Starring: John Phillip Law, Marisa Mell, Michel Piccoli, Adolfo Celi, Claudio Gora, Terry-Thomas, Mario Donen

Year: 1968

Runtime: 1h 45min

Diabolik: a criminal mastermind! Think 1960s Batman villain/dark James Bond. He has a suave underground lair, fast cars and even faster dames, revealing showers, infinite tricks up his (immaculately tailored) sleeves, and a lust for adventure and danger surpassing even Rick O’Connell. He also has A Dame of His Own; Eva – a trusted sidekick and confidant as well as Secret-Lover-in-the-Night-Time (or really any time, it seems). Like her man, the Dame has expensive taste and her only wish for her birthday is an emerald necklace owned by a powerful politician’s wife. Cue heist!

“I think, for this heist, I shall wear my BLACK leather daddy mask.”
“No! Wait! This calls for my sad beige mask for sad beige röbberies!”

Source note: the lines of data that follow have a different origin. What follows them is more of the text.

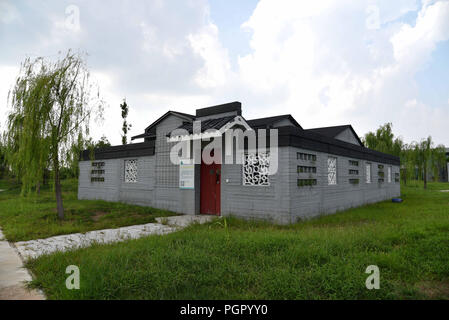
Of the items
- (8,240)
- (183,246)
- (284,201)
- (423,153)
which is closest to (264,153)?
(284,201)

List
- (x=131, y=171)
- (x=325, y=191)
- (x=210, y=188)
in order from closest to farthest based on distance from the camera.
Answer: (x=325, y=191)
(x=210, y=188)
(x=131, y=171)

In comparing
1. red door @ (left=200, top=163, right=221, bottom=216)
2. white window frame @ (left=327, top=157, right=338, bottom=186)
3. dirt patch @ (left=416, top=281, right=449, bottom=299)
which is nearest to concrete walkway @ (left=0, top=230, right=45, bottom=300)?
dirt patch @ (left=416, top=281, right=449, bottom=299)

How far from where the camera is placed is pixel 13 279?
3.97 m

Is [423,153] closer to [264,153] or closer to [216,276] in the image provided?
[264,153]

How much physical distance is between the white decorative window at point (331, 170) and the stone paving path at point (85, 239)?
5.36 meters

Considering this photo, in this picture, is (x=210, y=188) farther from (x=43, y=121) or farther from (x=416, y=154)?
(x=416, y=154)

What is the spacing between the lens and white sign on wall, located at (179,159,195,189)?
1000 centimetres

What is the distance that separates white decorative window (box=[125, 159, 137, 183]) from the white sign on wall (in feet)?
10.1

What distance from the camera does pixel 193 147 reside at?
10.1 metres

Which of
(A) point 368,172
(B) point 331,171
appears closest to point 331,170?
(B) point 331,171

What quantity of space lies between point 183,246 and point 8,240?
4605 mm

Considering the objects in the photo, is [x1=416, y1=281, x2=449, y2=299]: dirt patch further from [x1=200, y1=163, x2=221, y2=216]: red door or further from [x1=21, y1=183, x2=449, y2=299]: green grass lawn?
[x1=200, y1=163, x2=221, y2=216]: red door

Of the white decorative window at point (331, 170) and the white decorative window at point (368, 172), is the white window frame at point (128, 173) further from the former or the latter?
the white decorative window at point (368, 172)

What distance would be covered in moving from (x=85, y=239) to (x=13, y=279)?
93.8 inches
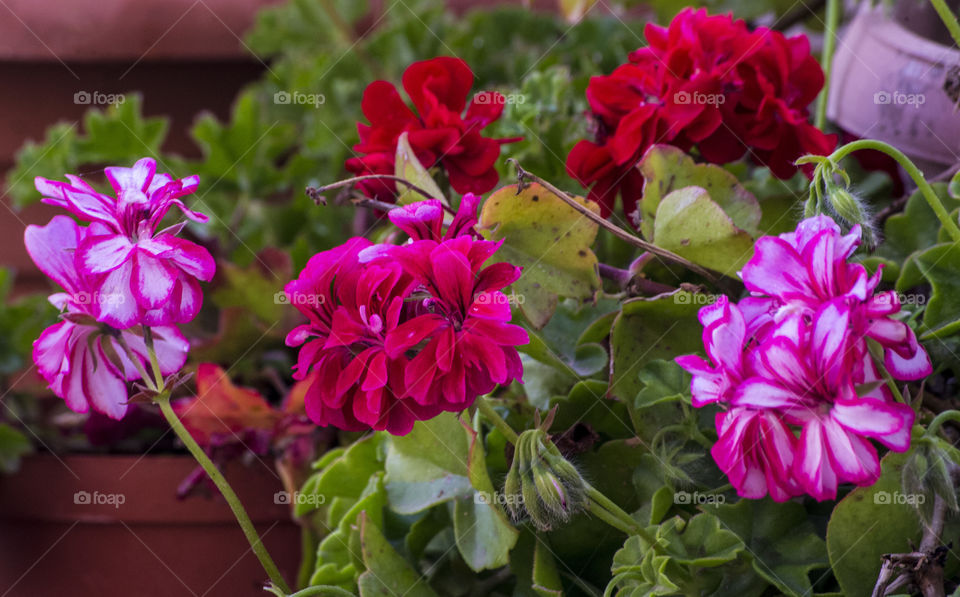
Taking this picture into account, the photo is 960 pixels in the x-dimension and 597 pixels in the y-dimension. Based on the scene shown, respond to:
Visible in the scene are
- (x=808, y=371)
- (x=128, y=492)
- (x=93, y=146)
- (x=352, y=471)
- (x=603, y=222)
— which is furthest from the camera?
(x=93, y=146)

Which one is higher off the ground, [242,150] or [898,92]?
[242,150]

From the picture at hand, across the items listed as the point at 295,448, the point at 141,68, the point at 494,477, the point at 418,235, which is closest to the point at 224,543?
the point at 295,448

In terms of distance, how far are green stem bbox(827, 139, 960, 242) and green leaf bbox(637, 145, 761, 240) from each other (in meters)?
0.07

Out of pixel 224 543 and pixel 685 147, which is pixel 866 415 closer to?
pixel 685 147

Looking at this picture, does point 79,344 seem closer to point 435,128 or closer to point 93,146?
point 435,128

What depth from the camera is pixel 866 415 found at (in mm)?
283

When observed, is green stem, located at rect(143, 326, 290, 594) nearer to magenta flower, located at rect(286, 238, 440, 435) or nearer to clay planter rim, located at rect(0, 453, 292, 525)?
magenta flower, located at rect(286, 238, 440, 435)

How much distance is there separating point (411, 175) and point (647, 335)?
0.14 metres

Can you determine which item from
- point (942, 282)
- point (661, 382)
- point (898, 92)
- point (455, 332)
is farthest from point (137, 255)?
point (898, 92)

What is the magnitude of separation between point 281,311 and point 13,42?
20.6 inches

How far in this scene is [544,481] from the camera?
1.10ft

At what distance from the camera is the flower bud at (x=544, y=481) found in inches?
13.2

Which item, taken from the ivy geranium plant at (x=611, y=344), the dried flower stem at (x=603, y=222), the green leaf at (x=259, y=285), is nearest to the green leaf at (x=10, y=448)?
the green leaf at (x=259, y=285)

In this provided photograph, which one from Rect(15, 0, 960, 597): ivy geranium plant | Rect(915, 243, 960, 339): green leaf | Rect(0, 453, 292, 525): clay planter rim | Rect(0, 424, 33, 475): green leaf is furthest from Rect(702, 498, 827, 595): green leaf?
Rect(0, 424, 33, 475): green leaf
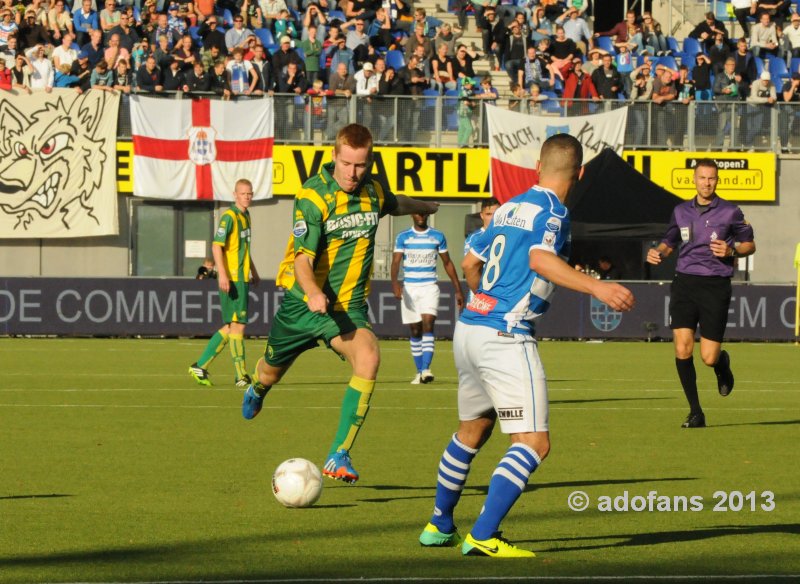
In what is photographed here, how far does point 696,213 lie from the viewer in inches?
550

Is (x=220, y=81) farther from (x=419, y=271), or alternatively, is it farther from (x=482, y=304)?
(x=482, y=304)

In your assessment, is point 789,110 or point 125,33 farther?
point 789,110

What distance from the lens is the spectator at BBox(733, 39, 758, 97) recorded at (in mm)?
35656

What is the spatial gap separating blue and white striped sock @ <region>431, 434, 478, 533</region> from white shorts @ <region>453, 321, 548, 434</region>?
328mm

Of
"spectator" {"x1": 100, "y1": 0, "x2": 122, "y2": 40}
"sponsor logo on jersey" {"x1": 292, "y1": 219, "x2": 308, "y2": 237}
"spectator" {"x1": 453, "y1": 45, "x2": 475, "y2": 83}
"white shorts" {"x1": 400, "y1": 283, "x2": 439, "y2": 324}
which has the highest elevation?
"spectator" {"x1": 100, "y1": 0, "x2": 122, "y2": 40}

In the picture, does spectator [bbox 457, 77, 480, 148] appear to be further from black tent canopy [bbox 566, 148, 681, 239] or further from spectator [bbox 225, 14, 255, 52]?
spectator [bbox 225, 14, 255, 52]

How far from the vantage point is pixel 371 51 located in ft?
115

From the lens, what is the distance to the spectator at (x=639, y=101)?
113ft

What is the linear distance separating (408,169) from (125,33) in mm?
6761

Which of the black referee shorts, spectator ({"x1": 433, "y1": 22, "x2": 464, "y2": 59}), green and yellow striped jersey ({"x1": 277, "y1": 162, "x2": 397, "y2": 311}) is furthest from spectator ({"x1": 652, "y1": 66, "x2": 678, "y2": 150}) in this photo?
green and yellow striped jersey ({"x1": 277, "y1": 162, "x2": 397, "y2": 311})

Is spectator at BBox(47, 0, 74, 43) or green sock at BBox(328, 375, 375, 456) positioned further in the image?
spectator at BBox(47, 0, 74, 43)

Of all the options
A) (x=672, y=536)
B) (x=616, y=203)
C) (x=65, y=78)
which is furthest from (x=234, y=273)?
(x=65, y=78)

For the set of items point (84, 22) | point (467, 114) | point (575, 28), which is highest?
point (575, 28)

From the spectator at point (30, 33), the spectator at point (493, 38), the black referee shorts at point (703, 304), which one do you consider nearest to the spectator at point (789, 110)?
the spectator at point (493, 38)
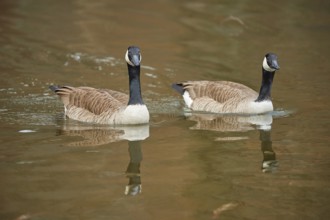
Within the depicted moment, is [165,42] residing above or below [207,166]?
above

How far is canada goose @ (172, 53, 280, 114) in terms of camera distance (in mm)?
13102

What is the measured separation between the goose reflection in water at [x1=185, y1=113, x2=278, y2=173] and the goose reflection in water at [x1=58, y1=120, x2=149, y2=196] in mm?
971

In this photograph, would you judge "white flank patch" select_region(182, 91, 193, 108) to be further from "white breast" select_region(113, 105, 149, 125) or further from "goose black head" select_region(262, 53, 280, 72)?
"white breast" select_region(113, 105, 149, 125)

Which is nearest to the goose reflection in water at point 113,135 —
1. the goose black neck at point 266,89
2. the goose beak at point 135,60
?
the goose beak at point 135,60

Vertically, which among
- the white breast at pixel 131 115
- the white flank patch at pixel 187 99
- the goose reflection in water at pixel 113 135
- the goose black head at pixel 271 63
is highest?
the goose black head at pixel 271 63

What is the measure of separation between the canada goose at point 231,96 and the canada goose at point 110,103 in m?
1.53

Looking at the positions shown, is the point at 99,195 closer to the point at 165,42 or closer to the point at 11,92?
the point at 11,92

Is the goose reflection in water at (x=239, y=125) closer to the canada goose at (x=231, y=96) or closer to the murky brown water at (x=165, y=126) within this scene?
the murky brown water at (x=165, y=126)

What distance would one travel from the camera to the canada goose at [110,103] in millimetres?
12016

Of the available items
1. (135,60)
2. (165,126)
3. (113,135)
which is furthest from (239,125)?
(113,135)

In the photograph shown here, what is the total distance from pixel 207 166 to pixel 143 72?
6759 mm

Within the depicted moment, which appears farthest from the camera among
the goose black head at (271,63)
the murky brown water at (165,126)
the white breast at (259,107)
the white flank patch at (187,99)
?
the white flank patch at (187,99)

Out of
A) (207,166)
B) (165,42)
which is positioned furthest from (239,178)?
(165,42)

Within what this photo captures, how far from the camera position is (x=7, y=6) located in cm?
2411
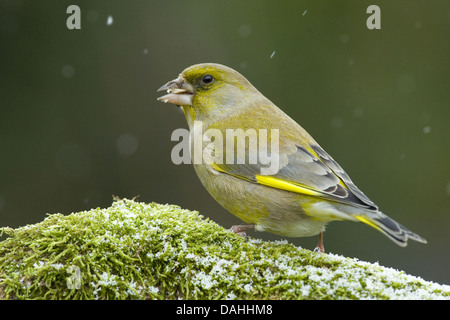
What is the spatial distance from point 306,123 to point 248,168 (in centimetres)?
446

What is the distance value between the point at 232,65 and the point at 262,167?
4.91 m

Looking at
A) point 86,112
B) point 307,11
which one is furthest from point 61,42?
point 307,11

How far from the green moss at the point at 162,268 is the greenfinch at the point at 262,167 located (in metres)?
0.41

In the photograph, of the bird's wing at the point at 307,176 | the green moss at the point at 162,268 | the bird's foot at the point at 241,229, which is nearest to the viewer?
the green moss at the point at 162,268

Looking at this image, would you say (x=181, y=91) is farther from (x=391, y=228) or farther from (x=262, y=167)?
(x=391, y=228)

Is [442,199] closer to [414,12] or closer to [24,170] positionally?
[414,12]

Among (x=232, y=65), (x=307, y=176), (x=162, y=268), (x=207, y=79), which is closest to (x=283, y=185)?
(x=307, y=176)

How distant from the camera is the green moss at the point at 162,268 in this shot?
2611 millimetres

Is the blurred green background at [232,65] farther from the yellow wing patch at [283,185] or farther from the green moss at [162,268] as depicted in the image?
the green moss at [162,268]

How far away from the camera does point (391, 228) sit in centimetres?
291

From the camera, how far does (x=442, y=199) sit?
7.64 m

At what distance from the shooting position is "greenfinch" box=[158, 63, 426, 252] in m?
3.34

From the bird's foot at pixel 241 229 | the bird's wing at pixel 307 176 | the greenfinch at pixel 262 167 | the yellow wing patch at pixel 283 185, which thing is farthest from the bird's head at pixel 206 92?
the bird's foot at pixel 241 229
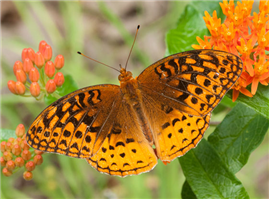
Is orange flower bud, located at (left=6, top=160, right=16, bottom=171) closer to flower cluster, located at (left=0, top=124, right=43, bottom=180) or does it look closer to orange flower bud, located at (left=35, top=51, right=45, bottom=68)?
flower cluster, located at (left=0, top=124, right=43, bottom=180)

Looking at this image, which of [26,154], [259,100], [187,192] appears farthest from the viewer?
[187,192]

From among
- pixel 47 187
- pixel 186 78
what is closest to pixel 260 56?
pixel 186 78

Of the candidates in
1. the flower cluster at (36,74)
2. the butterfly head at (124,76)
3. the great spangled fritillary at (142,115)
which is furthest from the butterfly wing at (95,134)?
the flower cluster at (36,74)

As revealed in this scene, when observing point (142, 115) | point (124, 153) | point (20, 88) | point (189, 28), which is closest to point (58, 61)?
point (20, 88)

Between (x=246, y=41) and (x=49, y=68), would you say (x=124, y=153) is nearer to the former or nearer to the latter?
(x=49, y=68)

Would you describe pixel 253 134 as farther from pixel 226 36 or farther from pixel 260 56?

Now, being a Criminal Mastermind, Diabolik has managed to piss off both law inforcement, represented by inspector Ginko, and a mafia-like crime syndicate, led by the ruthless Valmont. They’re both after his hide, and throughout the movie our anti-hero and Eva must thwart their plots and avoid capture, traps and certain death.

Not to mention avoid papercuts in unmentionable places

Danger: Diabolik is the epitome of the 1960s in our minds (of course, as we are very young and nubile, we didn’t experience the decade ourselves); it’s colourful, cool, sexy and sleek. At first, Diabolik himself was presented like a clear hero – his first heist was immaculately planned with no loss of life. However, as the film progressed, he started killing people left, right and centre. Still, he is much more humane with more of a moral compass than say crime boss Valmont, and we loved how we ende up rooting for both Diabolik and Inspector Ginko. Diabolik and Eva seem very much in love and in a surprisingly healthy relationship. You know, apart from the crime of it all.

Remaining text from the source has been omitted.